> Task to complete
Give the records below again, word for word. No pictures belong in the copy.
□ □ □ □
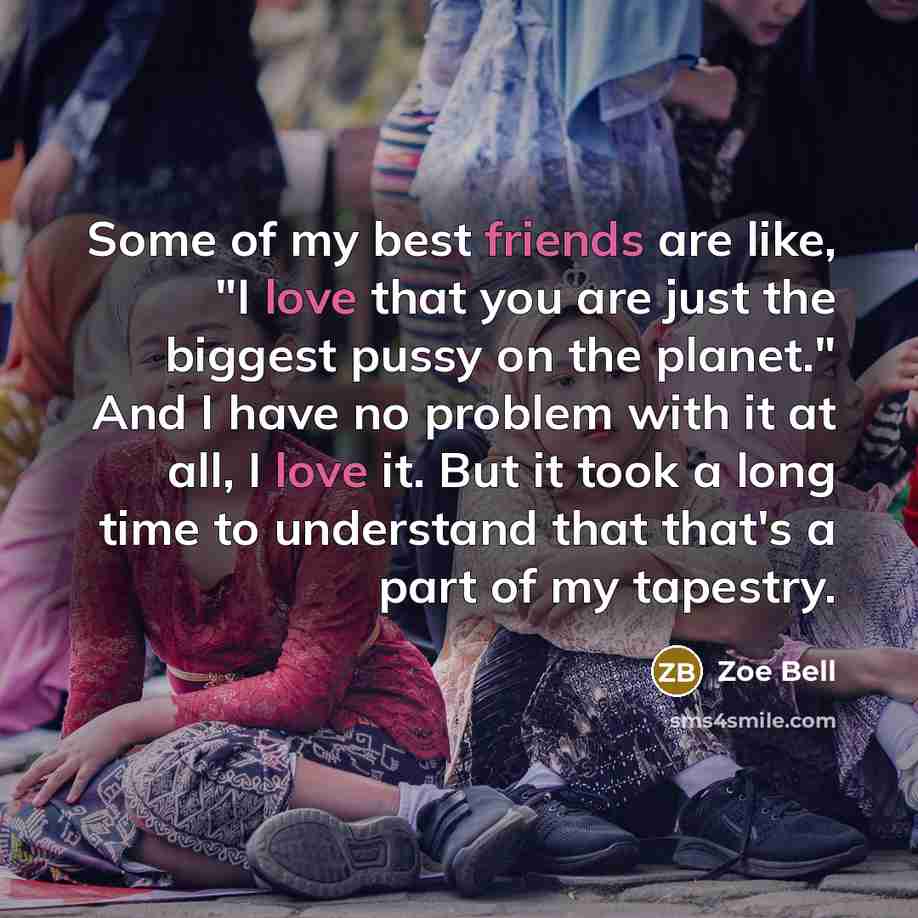 “Some of my best friends are like, "I love that…” quote by Zoe Bell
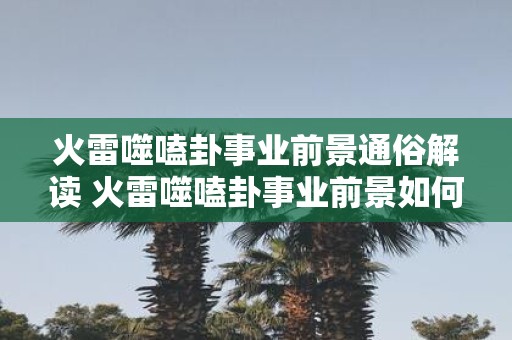 火雷噬嗑卦事业前景通俗解读 火雷噬嗑卦事业前景如何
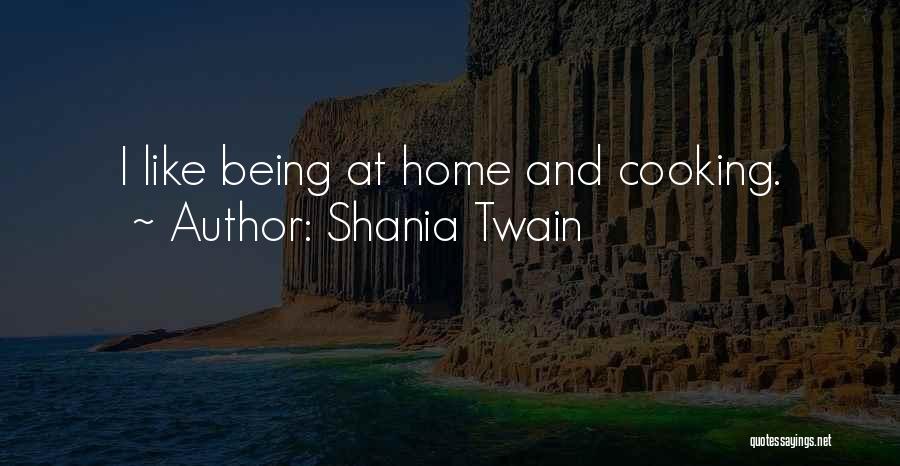 Shania Twain Quotes: I Like Being At Home And Cooking.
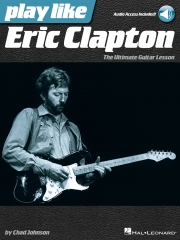 エリック・クラプトンのように演奏しよう（ギター）【Play Like Eric Clapton】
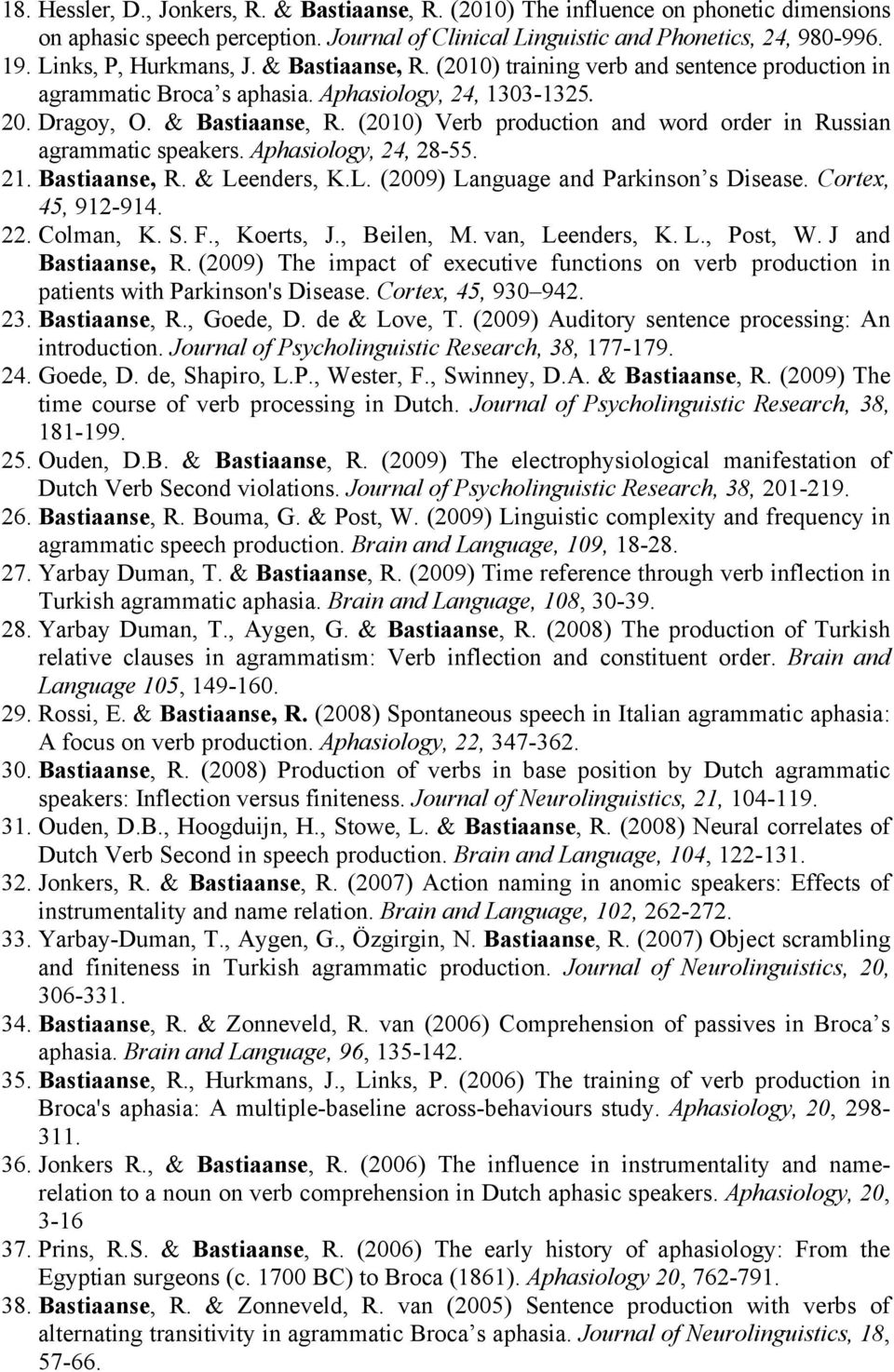 Aphasiology, 24, 28-55. 21. Bastiaanse, R. & Leenders, K.L. (2009) Language and Parkinson s Disease. Cortex, 45, 912-914. 22. Colman, K. S. F., Koerts, J., Beilen, M. van, Leenders, K. L., Post, W.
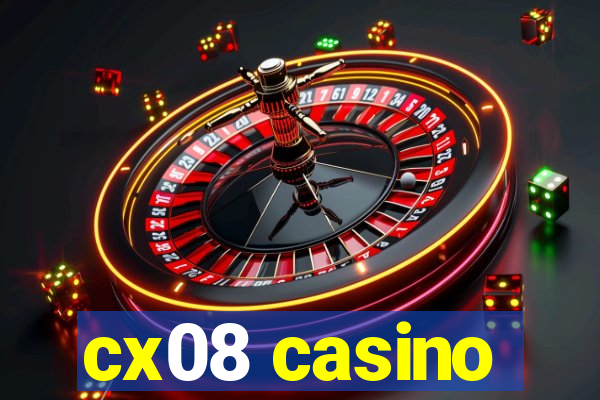 cx08 casino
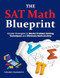 The SAT Math Blueprint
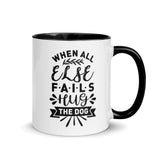 When All Else Fails Hug The Dog Mug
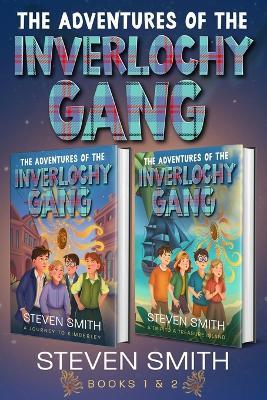 The Adventures of The Inverlochy Gang: Books 1 - 2 - Steven Smith - cover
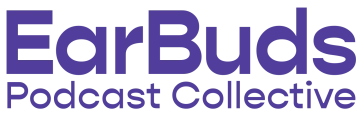 EarBuds Podcast Collective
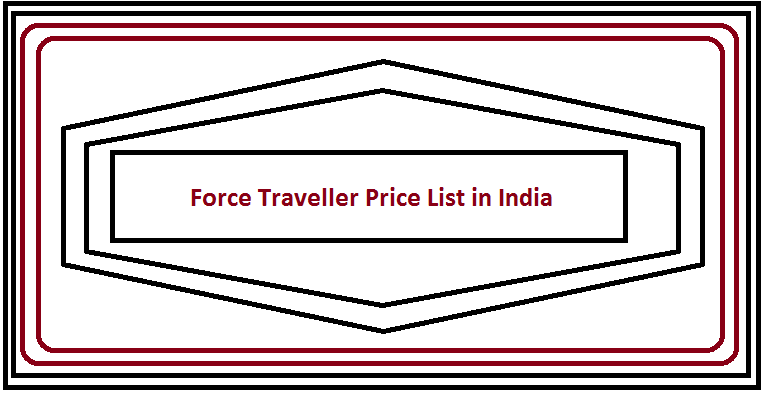 Force Traveller Price List in India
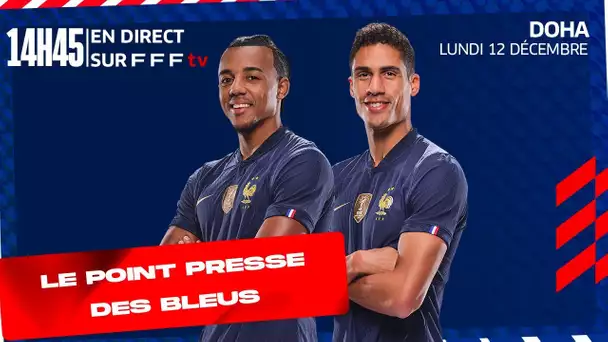 La conférence de presse des Bleus en direct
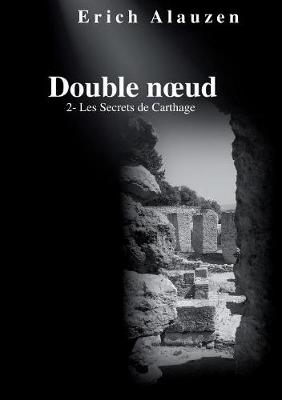 Double noeud 2 - Les Secrets de Carthage (Paperback)
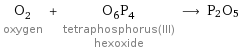 O_2 oxygen + O_6P_4 tetraphosphorus(III) hexoxide ⟶ P2O5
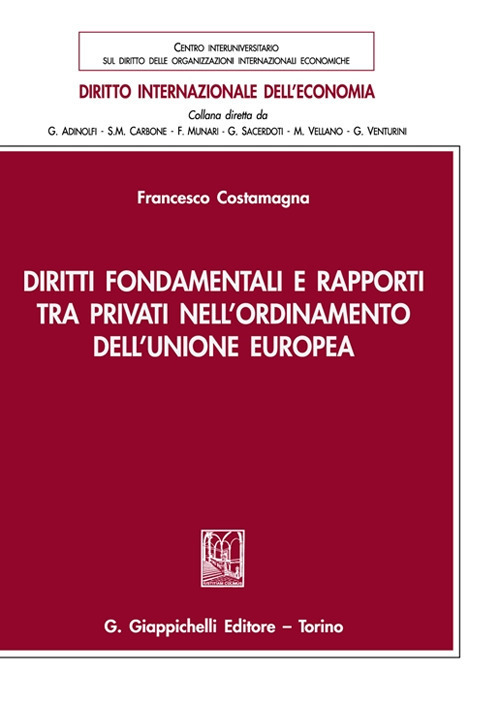 Diritti fondamentali e rapporti tra privati nell'ordinamento dell'Unione Europea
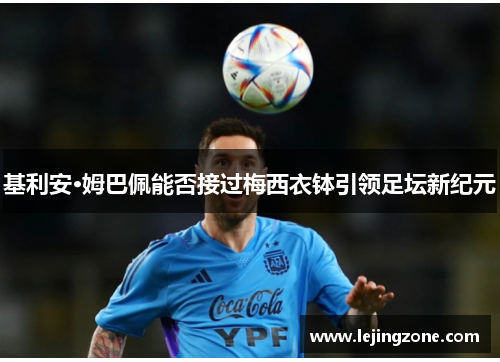 基利安·姆巴佩能否接过梅西衣钵引领足坛新纪元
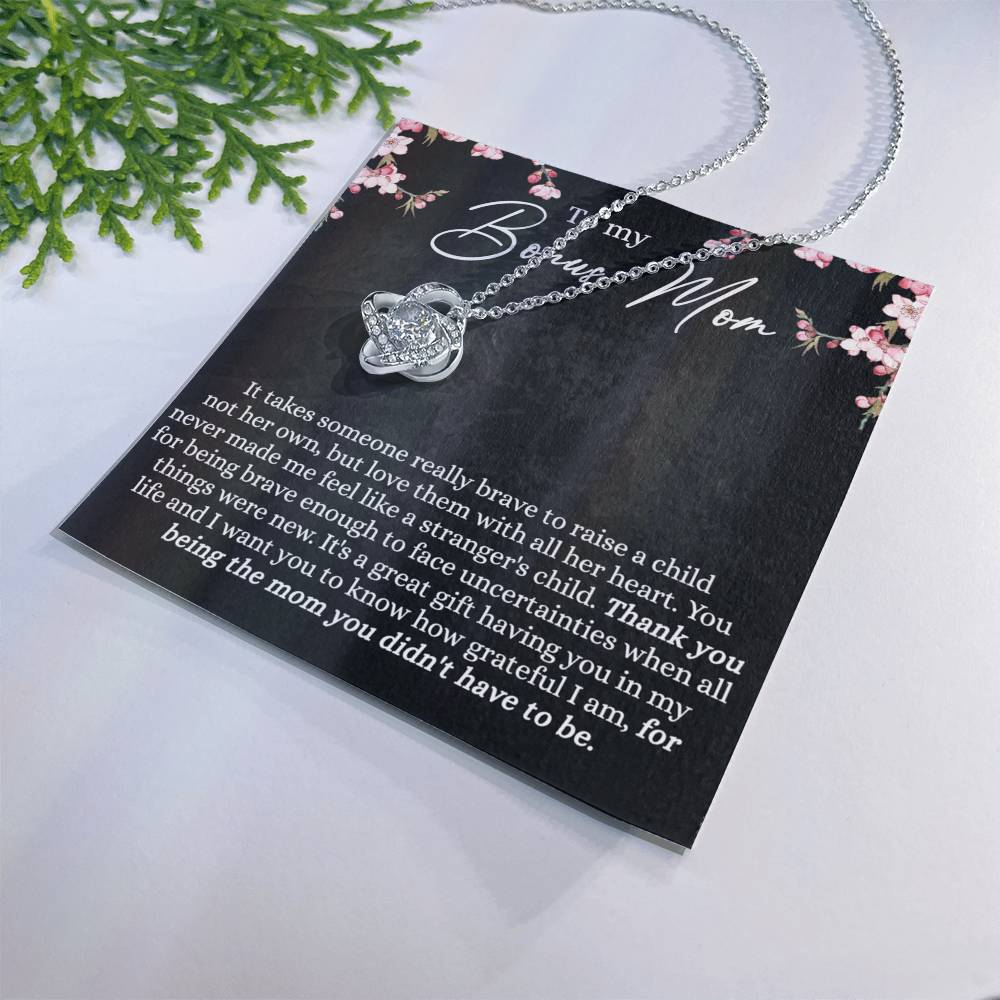 Bonus Mom Necklace, To My Bonus Mom Love Knot Necklace Gift For Mom, Mother And Daughter Necklace Gift For Mom, Brave Enough To Face Necklace, Bonus Mother Gift Necklace Jewelry Gift For Women Love Knot Necklace 6323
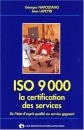 ISO 9000 LA CERTIFICATION DES SERVICES. De l'�tat d'esprit qualit� au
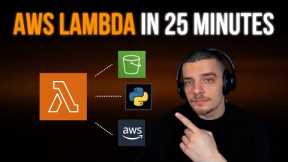 AWS Lambda For Absolute Beginners: Python Tutorial in 25 Minutes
□ □ □ □
> Output
 “Some of my best friends are like, "I love that…” quote by Zoe Bell
 火雷噬嗑卦事业前景通俗解读 火雷噬嗑卦事业前景如何
 Shania Twain Quotes: I Like Being At Home And Cooking.
 エリック・クラプトンのように演奏しよう（ギター）【Play Like Eric Clapton】
 Aphasiology, 24, 28-55. 21. Bastiaanse, R. & Leenders, K.L. (2009) Language and Parkinson s Disease. Cortex, 45, 912-914. 22. Colman, K. S. F., Koerts, J., Beilen, M. van, Leenders, K. L., Post, W.
 cx08 casino
 The SAT Math Blueprint
 When All Else Fails Hug The Dog Mug
 The Adventures of The Inverlochy Gang: Books 1 - 2 - Steven Smith - cover
 EarBuds Podcast Collective
 Force Traveller Price List in India
 La conférence de presse des Bleus en direct
 Double noeud 2 - Les Secrets de Carthage (Paperback)
 O_2 oxygen + O_6P_4 tetraphosphorus(III) hexoxide ⟶ P2O5
 Diritti fondamentali e rapporti tra privati nell'ordinamento dell'Unione Europea
 基利安·姆巴佩能否接过梅西衣钵引领足坛新纪元
 Bonus Mom Necklace, To My Bonus Mom Love Knot Necklace Gift For Mom, Mother And Daughter Necklace Gift For Mom, Brave Enough To Face Necklace, Bonus Mother Gift Necklace Jewelry Gift For Women Love Knot Necklace 6323
 ISO 9000 LA CERTIFICATION DES SERVICES. De l'�tat d'esprit qualit� au
 AWS Lambda For Absolute Beginners: Python Tutorial in 25 Minutes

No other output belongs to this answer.